Minimum Requirements

• Bachelor’s Degree Required.
• Currently hold cybersecurity certifications such as GIAC GCIH, CEH, CISSP, and others preferred.
• Ongoing commitment to training and professional development in cybersecurity (through conferences, courses, and certifications) to stay current with industry best practices.
• Minimum of 15 years experience equivalent threat management & incident response experience.
  • Threat Detection & Analysis (leveraging SIEM tools, IDS/IPS, endpoint detection, log analysis, etc.).
  • Incident Response & Management (developing response plans, executing playbooks, forensic investigations, root cause analysis).
  • Threat Hunting (identifying undetected threats through proactive analysis and hypothesis-driven investigation).
  • Security control engineering and the interoperation between tools across domains (e.g., integrating EDR with SOAR).
  • Network Security (TCP/IP protocols), firewalls, intrusion prevention systems, and network traffic analysis.
  • Security Orchestration, Automation & Response (SOAR) platforms for streamlining detection and response processes through scripting/automation for log analysis, threat correlation, and incident triage tasks.
  • Operating System and Cloud Security (securing environments including Windows, Linux, AWS, Azure, GCP, and hybrid infrastructures).

Preferred Skills

• Knowledge of regulatory frameworks (e.g., GDPR, NIST CSF, ISO 27001) and how incident response ties into compliance requirements.
• Ability to translate technical findings into actionable insights for stakeholders at all organizational levels.
• Proficiency in turning security KPIs (e.g., MTTD, MTTR, detection coverage) into clear dashboards and executive briefings using platforms such as Power BI, Grafana, or Tableau, enabling data-backed program decisions.
• Level-headed and process focused.
• Detail-oriented and organized.
• Proactive and curious (keep up with the evolving threat landscape).
• Collaborative and diplomatic (ability to partner with a global team is key).
• Adaptable and resilient.
• Accountable and results-focused.
• Establish and monitor KPIs such as detection coverage, mean time to detect (MTTD), mean time to respond (MTTR), and other metrics to enhance the organization's threat detection, response, and incident resolution rates.
• Minimal international travel for team alignment and incident retrospectives.

Physical Requirements/Working Conditions

• Minimal international travel for team alignment and incident retrospectives (~10%).
  
• Some domestic travel for project rollouts and NA IT group meetings (~10%). 
• Remain in a stationary position 50% of the time.
• Constantly operates a computer and other office productivity machinery.
• Handle/grasp documents or office equipment.
• Sit and/or stand for short or extended periods.
• Work in an office environment using standard office equipment.
• Talk, listen, and speak clearly on the telephone.

Perks & Benefits

• Want your pay in advance?  Access your pay when you need it through DailyPay app!
• Are you a top performer who thrives on recognition?  On the spot awards offered through the Awardco Platform including gift cards and more!
• Need quality medical care?   Multiple options for both full and part-time employees!
• Want WFS Employee Extras?
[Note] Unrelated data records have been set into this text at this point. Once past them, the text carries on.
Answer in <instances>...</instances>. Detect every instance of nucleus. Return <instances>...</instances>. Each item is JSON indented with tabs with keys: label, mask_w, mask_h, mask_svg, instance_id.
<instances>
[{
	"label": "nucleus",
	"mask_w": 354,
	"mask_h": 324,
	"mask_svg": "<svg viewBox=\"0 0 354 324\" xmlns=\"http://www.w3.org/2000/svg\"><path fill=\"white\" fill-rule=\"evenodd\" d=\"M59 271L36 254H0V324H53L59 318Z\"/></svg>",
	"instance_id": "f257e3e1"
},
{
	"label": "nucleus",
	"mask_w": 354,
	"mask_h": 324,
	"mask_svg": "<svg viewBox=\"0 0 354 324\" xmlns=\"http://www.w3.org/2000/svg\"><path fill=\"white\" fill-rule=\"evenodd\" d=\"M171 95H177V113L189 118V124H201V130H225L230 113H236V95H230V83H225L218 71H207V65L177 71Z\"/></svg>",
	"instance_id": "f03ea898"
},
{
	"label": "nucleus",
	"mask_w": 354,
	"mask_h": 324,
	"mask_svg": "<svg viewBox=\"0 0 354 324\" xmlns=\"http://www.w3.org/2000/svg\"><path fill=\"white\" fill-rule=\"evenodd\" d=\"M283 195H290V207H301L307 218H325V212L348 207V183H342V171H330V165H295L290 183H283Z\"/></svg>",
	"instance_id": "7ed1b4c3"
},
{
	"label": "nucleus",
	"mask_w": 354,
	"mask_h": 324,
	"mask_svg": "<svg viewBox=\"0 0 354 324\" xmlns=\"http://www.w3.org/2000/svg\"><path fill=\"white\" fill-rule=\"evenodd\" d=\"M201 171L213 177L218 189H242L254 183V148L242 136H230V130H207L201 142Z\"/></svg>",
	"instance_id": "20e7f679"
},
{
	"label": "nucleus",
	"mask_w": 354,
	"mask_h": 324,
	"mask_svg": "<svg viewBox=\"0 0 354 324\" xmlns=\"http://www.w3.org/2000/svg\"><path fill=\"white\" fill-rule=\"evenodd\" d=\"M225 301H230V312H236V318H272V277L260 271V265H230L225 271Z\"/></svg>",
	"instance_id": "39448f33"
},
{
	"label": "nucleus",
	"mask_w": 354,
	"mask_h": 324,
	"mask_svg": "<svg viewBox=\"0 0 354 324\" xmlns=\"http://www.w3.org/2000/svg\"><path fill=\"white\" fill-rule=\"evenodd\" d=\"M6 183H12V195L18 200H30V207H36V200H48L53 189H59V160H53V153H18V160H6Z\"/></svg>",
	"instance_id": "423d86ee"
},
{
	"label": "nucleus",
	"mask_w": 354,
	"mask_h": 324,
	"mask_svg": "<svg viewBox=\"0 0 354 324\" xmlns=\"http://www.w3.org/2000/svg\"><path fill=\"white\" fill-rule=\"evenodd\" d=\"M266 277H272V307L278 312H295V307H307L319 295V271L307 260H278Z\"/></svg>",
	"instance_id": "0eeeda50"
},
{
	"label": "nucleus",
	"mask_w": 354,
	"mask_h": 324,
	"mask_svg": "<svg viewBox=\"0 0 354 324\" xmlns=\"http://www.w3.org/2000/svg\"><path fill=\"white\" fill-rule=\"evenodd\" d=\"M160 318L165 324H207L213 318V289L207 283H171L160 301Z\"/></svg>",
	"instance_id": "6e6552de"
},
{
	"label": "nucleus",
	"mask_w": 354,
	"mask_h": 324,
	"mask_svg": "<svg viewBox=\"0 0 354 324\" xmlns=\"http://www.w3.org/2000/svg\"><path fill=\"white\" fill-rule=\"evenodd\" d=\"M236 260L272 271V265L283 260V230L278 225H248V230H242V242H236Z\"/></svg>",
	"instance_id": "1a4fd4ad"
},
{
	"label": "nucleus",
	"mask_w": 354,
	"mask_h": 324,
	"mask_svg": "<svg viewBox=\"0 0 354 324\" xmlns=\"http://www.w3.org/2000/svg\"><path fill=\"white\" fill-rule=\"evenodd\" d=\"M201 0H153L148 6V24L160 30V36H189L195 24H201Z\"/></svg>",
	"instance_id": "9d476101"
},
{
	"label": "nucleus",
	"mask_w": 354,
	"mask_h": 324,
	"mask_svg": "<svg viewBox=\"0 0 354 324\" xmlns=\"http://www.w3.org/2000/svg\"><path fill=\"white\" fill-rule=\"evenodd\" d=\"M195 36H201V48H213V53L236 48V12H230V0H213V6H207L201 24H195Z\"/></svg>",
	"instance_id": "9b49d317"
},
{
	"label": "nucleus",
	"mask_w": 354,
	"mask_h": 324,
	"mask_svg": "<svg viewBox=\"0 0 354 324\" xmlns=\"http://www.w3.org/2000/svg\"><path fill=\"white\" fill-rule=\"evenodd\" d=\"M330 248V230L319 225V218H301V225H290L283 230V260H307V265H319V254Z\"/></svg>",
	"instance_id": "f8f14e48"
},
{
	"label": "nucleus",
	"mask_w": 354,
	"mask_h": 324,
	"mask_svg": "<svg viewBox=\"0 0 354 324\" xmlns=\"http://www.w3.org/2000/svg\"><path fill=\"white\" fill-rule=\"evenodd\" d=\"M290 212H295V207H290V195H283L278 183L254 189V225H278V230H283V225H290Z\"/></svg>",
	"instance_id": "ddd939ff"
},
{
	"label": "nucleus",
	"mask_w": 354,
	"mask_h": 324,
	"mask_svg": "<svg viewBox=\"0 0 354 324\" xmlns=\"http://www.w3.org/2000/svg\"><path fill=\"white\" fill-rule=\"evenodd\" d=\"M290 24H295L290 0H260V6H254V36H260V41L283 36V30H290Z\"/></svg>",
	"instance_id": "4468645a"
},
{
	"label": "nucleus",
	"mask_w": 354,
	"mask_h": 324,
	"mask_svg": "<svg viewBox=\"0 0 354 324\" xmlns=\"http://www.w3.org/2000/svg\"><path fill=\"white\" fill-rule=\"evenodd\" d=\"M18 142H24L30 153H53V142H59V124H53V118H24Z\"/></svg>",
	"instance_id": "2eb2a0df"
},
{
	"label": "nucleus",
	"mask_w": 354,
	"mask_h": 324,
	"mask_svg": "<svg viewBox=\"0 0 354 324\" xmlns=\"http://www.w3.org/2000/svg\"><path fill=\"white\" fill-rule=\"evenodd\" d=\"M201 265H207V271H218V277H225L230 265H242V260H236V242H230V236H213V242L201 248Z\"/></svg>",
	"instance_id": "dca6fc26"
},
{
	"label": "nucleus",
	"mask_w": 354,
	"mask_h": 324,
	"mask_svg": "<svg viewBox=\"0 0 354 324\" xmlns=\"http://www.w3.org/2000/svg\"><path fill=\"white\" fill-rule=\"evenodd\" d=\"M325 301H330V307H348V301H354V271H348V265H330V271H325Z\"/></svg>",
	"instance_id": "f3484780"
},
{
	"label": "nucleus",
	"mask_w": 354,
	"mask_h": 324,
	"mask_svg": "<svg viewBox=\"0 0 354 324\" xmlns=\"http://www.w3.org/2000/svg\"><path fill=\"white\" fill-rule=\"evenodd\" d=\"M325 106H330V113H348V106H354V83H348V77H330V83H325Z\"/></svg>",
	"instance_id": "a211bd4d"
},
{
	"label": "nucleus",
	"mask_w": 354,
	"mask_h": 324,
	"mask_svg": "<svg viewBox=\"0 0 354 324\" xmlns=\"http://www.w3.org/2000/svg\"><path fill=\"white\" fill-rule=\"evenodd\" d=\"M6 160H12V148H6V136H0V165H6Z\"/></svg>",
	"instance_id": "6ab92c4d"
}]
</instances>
Travel Discounts, Pet insurance, Discount Shopping & More!
• Looking to stay healthy and improve your life?  Wellness Programs offered to all employees!
• Want to invest in your future?  401k program offered with company match!
• Looking to grow and have a career with us?  Opportunity for Internal Mobility and transfers available!

WFS is an equal opportunity employer committed to employment equity and inclusion. We accept applications from all qualified individuals.